#### EXERCISE REQUIREMENTS:
1. List every chemical that the forum post on stannous testing names as part of the toxic chemical soup.
2. In the forum post on stannous testing, copy the passage from "Do you now understand" to "chemical soup !!!" word for word.

SMB is not the only false positive you can get with stannous - I have now posted - in detail - about the MANY false positives you can get with stannous

Do you now understand that your very first stannous test was more then likely a "false positive" & likely not a positive for Pd --- even if you did THINK there was Pd - at the very beginning - your very next test should have been a DMG test in order to confirm that you THOUGHT there was Pd in solution - or - sent it back to the stock pot to cement it with copper (again) - or - even cemented it with zinc which would have given you back copper & Pd (IF there was Pd) which could have then been re-dissolved which would have then given you a better/cleaner stannous test - to confirm what you thought "might" be Pd

At this point - in my opinion - you are doing nothing other then chasing your tail "hoping" to get something that is more then likely is NOT THERE - AND - in the process of chasing your tail AND you are doing nothing other then making a VERY TOXIC chemical soup !!!

So far you have a TOXIC chemical soup of HCl + nitric (= AR) + copperas + ammonium chloride + sodium chlorate + ammonia & now DMG & at this point you have got back NOTHING that even comes close to the Pd you are hoping &/or looking for

So my question to you is --- How much more time are you going to spend chasing something that more then likely just is not there - &/or how many more TOXIC chemicals are you going to continue to play with to make even more TOXIC waste --- as you chase something that more then likely is not there - & - what are you now going to do with all the TOXIC waste you have already created chasing something that more then likely is not there ??????

#### LISTED ENTRIES:
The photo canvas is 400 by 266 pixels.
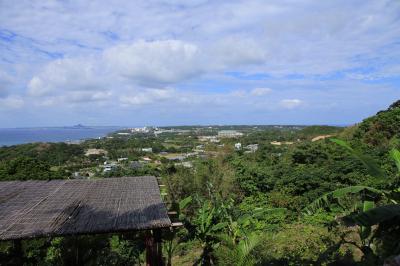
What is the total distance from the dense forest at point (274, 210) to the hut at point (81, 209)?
25.0 inches

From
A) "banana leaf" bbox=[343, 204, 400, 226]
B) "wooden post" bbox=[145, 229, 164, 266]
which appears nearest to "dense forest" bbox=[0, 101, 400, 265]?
"banana leaf" bbox=[343, 204, 400, 226]

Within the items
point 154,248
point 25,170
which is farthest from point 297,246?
point 25,170

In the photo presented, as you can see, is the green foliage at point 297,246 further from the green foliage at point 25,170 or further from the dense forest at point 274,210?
the green foliage at point 25,170

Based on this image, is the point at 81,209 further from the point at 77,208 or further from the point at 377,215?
the point at 377,215

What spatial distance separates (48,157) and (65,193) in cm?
3618

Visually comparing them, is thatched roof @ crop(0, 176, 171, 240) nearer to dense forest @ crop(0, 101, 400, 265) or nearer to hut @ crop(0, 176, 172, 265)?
hut @ crop(0, 176, 172, 265)

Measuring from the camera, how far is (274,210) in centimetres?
1082

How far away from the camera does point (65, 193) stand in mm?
7715

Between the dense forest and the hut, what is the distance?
63 centimetres

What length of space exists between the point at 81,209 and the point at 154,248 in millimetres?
1504

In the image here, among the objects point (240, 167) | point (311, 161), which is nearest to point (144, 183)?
point (240, 167)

#### ANSWERS TO EACH TASK:
1. HCl, nitric, copperas, ammonium chloride, sodium chlorate, ammonia, DMG

2.
Do you now understand that your very first stannous test was more then likely a "false positive" & likely not a positive for Pd --- even if you did THINK there was Pd - at the very beginning - your very next test should have been a DMG test in order to confirm that you THOUGHT there was Pd in solution - or - sent it back to the stock pot to cement it with copper (again) - or - even cemented it with zinc which would have given you back copper & Pd (IF there was Pd) which could have then been re-dissolved which would have then given you a better/cleaner stannous test - to confirm what you thought "might" be Pd

At this point - in my opinion - you are doing nothing other then chasing your tail "hoping" to get something that is more then likely is NOT THERE - AND - in the process of chasing your tail AND you are doing nothing other then making a VERY TOXIC chemical soup !!!